The need to adopt alternative strategies is well illustrated in our studies of human seminal plasma (26). In this work the peptide and protein components of pooled human seminal fluid were identified by a combination of techniques including gel electrophoresis (1D and 2D), MALDI-ToFMS, and LC-MS/MS. Over 100 unique protein and peptide components of normal human seminal fluid were identified, including over 20 distinct forms of prostate-specific antigen (PSA). This, of course, raises questions about the suitability of existing tests aimed at only one epitope as a biomarker. The epitope that is targeted and the specificity of any PSA antibody may be critically important because the form of PSA that is biologically relevant in specific diseases, such as prostate cancer, is yet to be defined. Published PSA assays often involve the use of a cocktail of antibodies targeted at different forms of PSA, but in the absence of information about the diagnostic utility of each form, this strategy may be a serious compromise. Complete characterization of these different molecular forms is required so that investigators can establish the specific forms of PSA (or other proteins) that might serve as the best biomarkers of health and/or disease. This approach has the potential to significantly enhance both the specificity and sensitivity of current diagnostic tests.
2. Analysis of Human Urine.
In a study of the proteins in human urine, we identified a heparan sulfate proteoglycan fragment on 2D gel analysis at an apparent molecular weight of ~20 kDa (Hunsucker and Duncan, unpublished observations). Figure 2
shows the peptide mass map obtained by MALDI-ToFMS. This indicates almost complete sequence coverage of the C-terminal fragment. The identity of the spot on the gel was also confirmed by LC-MS/MS analysis of the same tryptic digest used for MALDI-ToFMS analysis. Although the intact protein has a molecular weight of 450 kDa, we could account for only AA 42244391 (4391 being the C-terminal amino acid). The predicted molecular weight of this region of the protein is 17.9 kDa, consistent with its mobility on the gel. By using multiple strategies (2D gels, MALDI-ToFMS, and LC-MS/ MS), we were able to demonstrate that there is a heparan sulfate proteoglycan C-terminal fragment present as a component of normal human urine. LC-MS/MS alone (shotgun) would not have been able to determine the intact molecular weight of this species in the original urine sample.
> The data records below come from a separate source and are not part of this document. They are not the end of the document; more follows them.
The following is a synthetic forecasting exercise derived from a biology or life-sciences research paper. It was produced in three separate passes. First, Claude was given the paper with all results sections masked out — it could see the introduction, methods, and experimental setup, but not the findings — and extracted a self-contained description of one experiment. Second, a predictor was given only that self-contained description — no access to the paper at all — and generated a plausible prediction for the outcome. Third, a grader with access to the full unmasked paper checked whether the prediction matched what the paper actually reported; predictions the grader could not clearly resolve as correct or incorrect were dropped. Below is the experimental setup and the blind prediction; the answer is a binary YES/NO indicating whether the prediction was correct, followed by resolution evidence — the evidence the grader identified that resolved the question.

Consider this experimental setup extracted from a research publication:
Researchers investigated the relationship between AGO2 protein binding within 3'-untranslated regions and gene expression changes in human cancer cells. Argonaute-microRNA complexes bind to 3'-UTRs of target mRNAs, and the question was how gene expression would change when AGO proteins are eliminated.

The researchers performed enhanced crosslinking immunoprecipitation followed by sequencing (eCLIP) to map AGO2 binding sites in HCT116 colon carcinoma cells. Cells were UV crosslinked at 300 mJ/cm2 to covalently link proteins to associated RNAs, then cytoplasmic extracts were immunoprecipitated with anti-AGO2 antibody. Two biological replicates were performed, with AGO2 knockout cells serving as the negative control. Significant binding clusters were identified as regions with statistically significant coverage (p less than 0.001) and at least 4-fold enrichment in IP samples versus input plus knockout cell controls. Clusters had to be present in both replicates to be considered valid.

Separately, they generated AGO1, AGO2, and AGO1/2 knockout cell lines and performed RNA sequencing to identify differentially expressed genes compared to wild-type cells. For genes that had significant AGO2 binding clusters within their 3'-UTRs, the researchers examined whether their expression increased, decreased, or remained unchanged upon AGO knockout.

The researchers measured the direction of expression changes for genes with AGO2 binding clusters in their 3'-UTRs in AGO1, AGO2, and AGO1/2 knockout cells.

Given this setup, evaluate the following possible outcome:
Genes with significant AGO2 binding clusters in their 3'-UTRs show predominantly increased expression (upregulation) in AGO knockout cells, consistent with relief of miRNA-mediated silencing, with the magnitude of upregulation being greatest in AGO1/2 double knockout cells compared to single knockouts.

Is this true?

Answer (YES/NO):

Several other groups have found this protein in normal urine, two by shotgun approaches (25, 28) and the other by 2DGE (29), but none of these reports made any mention of truncation.
|
4. Analysis of Human Cell Lines.
A final example is taken from a recent study of human nonsmall-cell lung cancer (NSCLC) cell lines. In this study aimed at identifying novel markers of a patients sensitivity or resistance to a specific line of therapeutic intervention, we compared the same cell line before and after exposure to the drug. We found several examples of differential regulation of protein isoforms after treatment. Figure 3
shows one such example where we picked and identified both of the circled spots as the same protein, triosephosphate isomerase. The more basic isoform was downregulated following treatment; the more acidic isoform was upregulated (Hunsucker, Solomon, and Duncan, unpublished observations).
|
Quantitative Considerations.
As a component of the discovery phase, it is necessary not only to identify proteins but also to be able to quantify the differences in levels between two or more populations (e.g., control vs. disease). In our own work we have placed special emphasis on precise quantification of intact proteins and their variants. The primary quantitative tool in our discovery platform is DIGE. This approach allows separation of intact proteins, and, consequently, protein isoforms can be independently identified and quantified. This proves to be a critical step because of the propensity for post-translational modifications to convert a single gene product into multiple functionally and chemically distinct entities. In addition, DIGE offers precise relative quantitative comparisons between two samples, and, when combined with mass spectrometry, the differentially expressed proteins can be targeted and identified. DIGE alone can only provide quantitative information on proteins; spots have to be excised from the gels, digested with trypsin, and then analyzed by MALDI-ToFMS and/or LC-MS/MS for identifications to be made.
Protein Identification.
MALDI Versus LC-MS/MS. Protein identification from simple mixtures or pure proteins (i.e., excised gel bands) based on MALDI-ToFMS (i.e., mass mapping or mass fingerprinting) is fast, reliable, and easily automated. We download raw mass spectrometry data, de-noise, baseline correct, calibrate, detect peaks based on signal-to-noise ratio, and match the resulting peak lists against theoretical mass maps, all in a batch processing format. This strategy allows hundreds of proteins to be identified in several hours without the need for operator intervention. Automated processing does not obviate the requirement for careful review of the data, including visual inspection of the spectra and the search results to ensure validity. The crucial elements required for data processing are a reliable primary sequence database, accurate calibration of the mass spectrum, accurate peak detection (i.e., defining peak signal-to-noise ratio), accurate monoisotopic mass assignment, and contaminant peak removal. Algorithms that set an intensity threshold for peak detection are not amenable to automation because spectra have variable background and noise levels. Although most protein identifications yield to MALDI-ToFMS analysis, in rare instances (<10% in our hands) there is insufficient information available to make a match, or confounding peaks are present in the peptide mass fingerprint. In these instances we adopt LC-MS/MS because it has the advantage that it employs chromatography to separate peptides before ionization, and, increasingly, LC-MS/MS offers sensitivity advantages over MALDI-ToFMS. Although more time consuming, determining the components of a mixture by LC-MS/MS returns more comprehensive information (i.e., peptide sequence coverage) on portions of the protein(s).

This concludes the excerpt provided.